_Task item_
If any record holds an image, omit the image and print the rest exactly.

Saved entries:
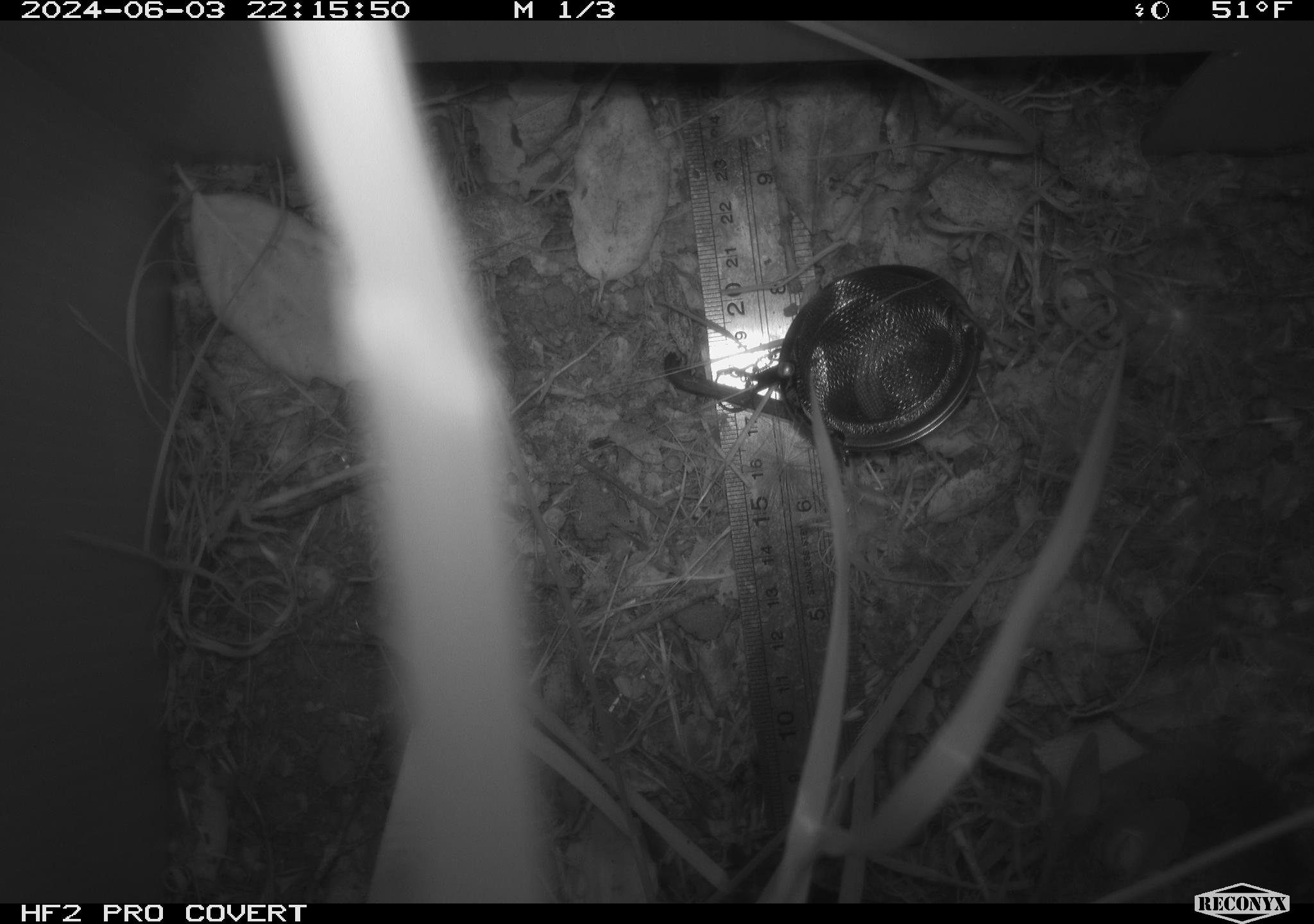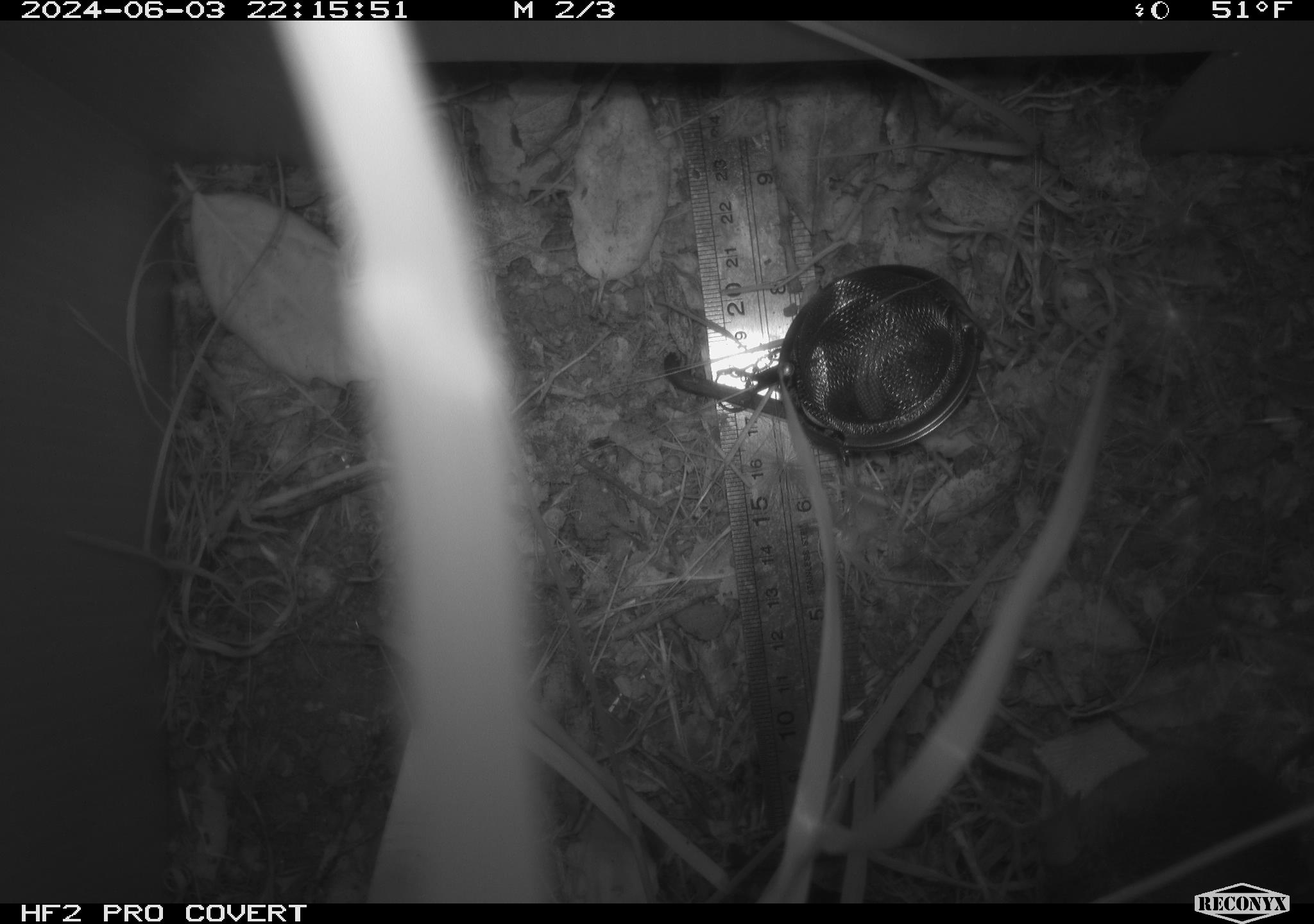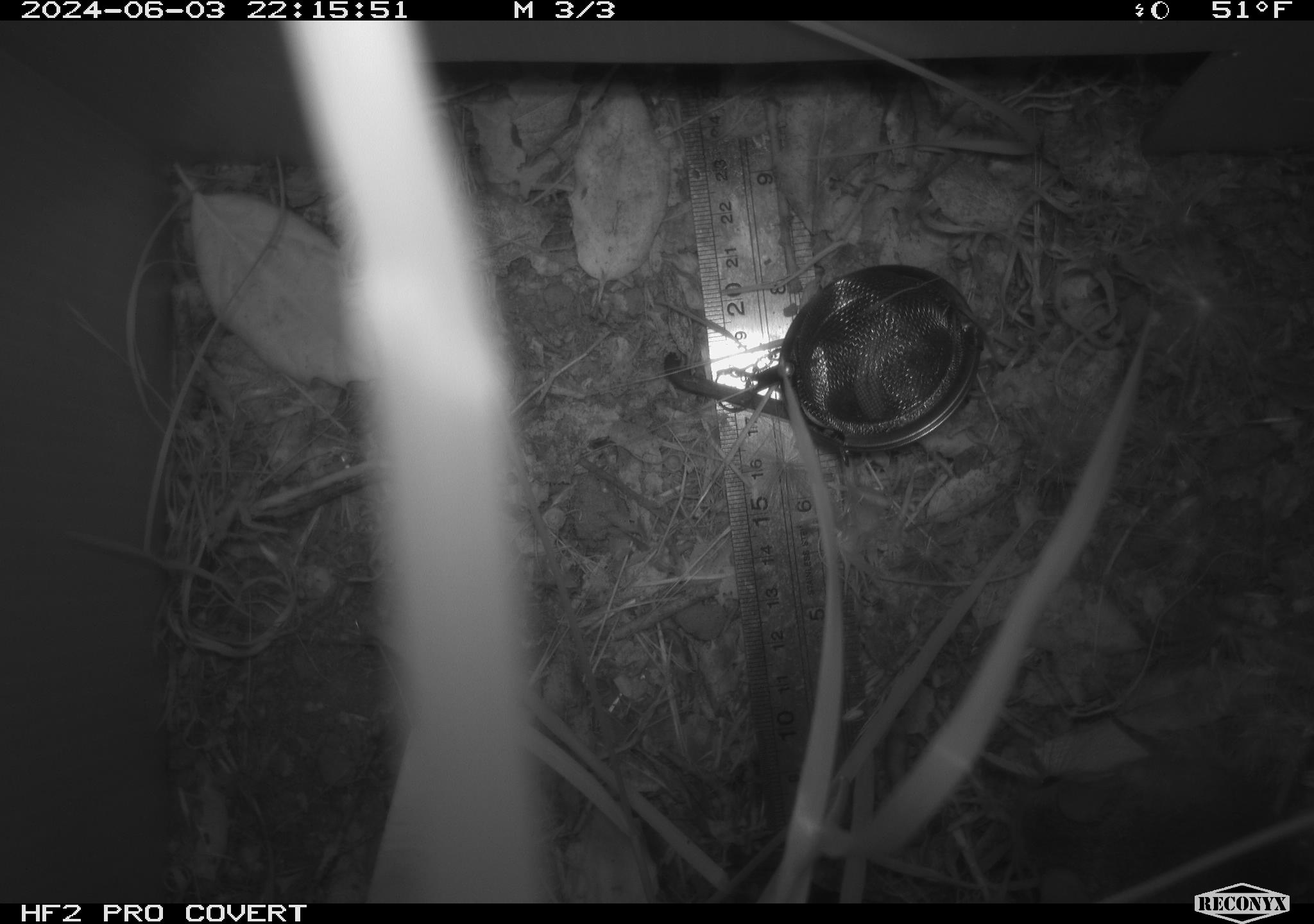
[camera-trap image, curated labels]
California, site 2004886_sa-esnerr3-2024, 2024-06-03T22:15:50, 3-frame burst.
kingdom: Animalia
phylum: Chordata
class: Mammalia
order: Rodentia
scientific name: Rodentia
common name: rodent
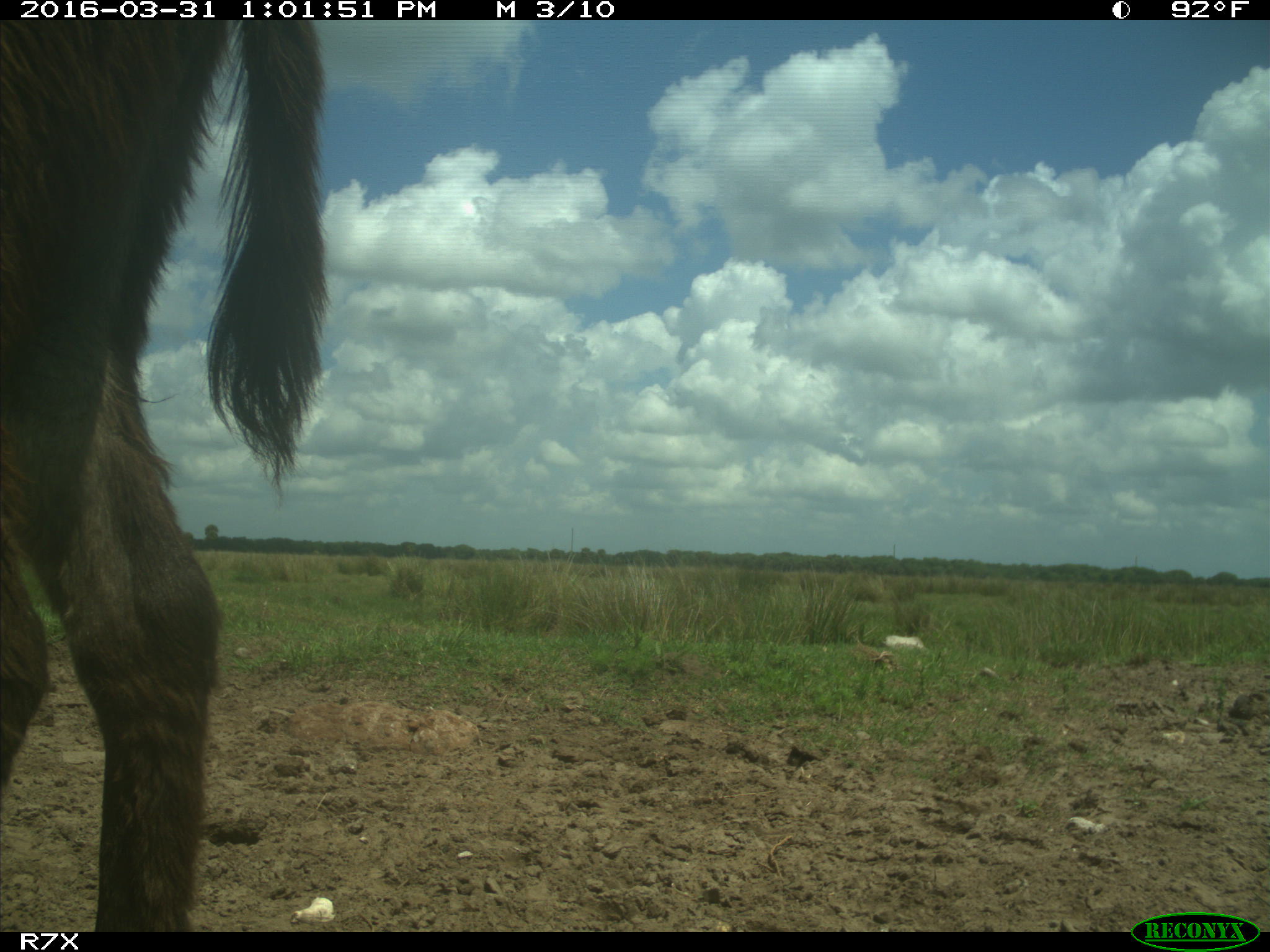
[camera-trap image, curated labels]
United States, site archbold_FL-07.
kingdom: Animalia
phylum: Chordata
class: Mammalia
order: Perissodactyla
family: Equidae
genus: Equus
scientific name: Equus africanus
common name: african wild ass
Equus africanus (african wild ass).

_Exercise output_
[camera-trap image, curated labels]
California, site 2004886_sa-esnerr3-2024, 2024-06-03T22:15:50, 3-frame burst.
kingdom: Animalia
phylum: Chordata
class: Mammalia
order: Rodentia
scientific name: Rodentia
common name: rodent
[camera-trap image, curated labels]
United States, site archbold_FL-07.
kingdom: Animalia
phylum: Chordata
class: Mammalia
order: Perissodactyla
family: Equidae
genus: Equus
scientific name: Equus africanus
common name: african wild ass
Equus africanus (african wild ass).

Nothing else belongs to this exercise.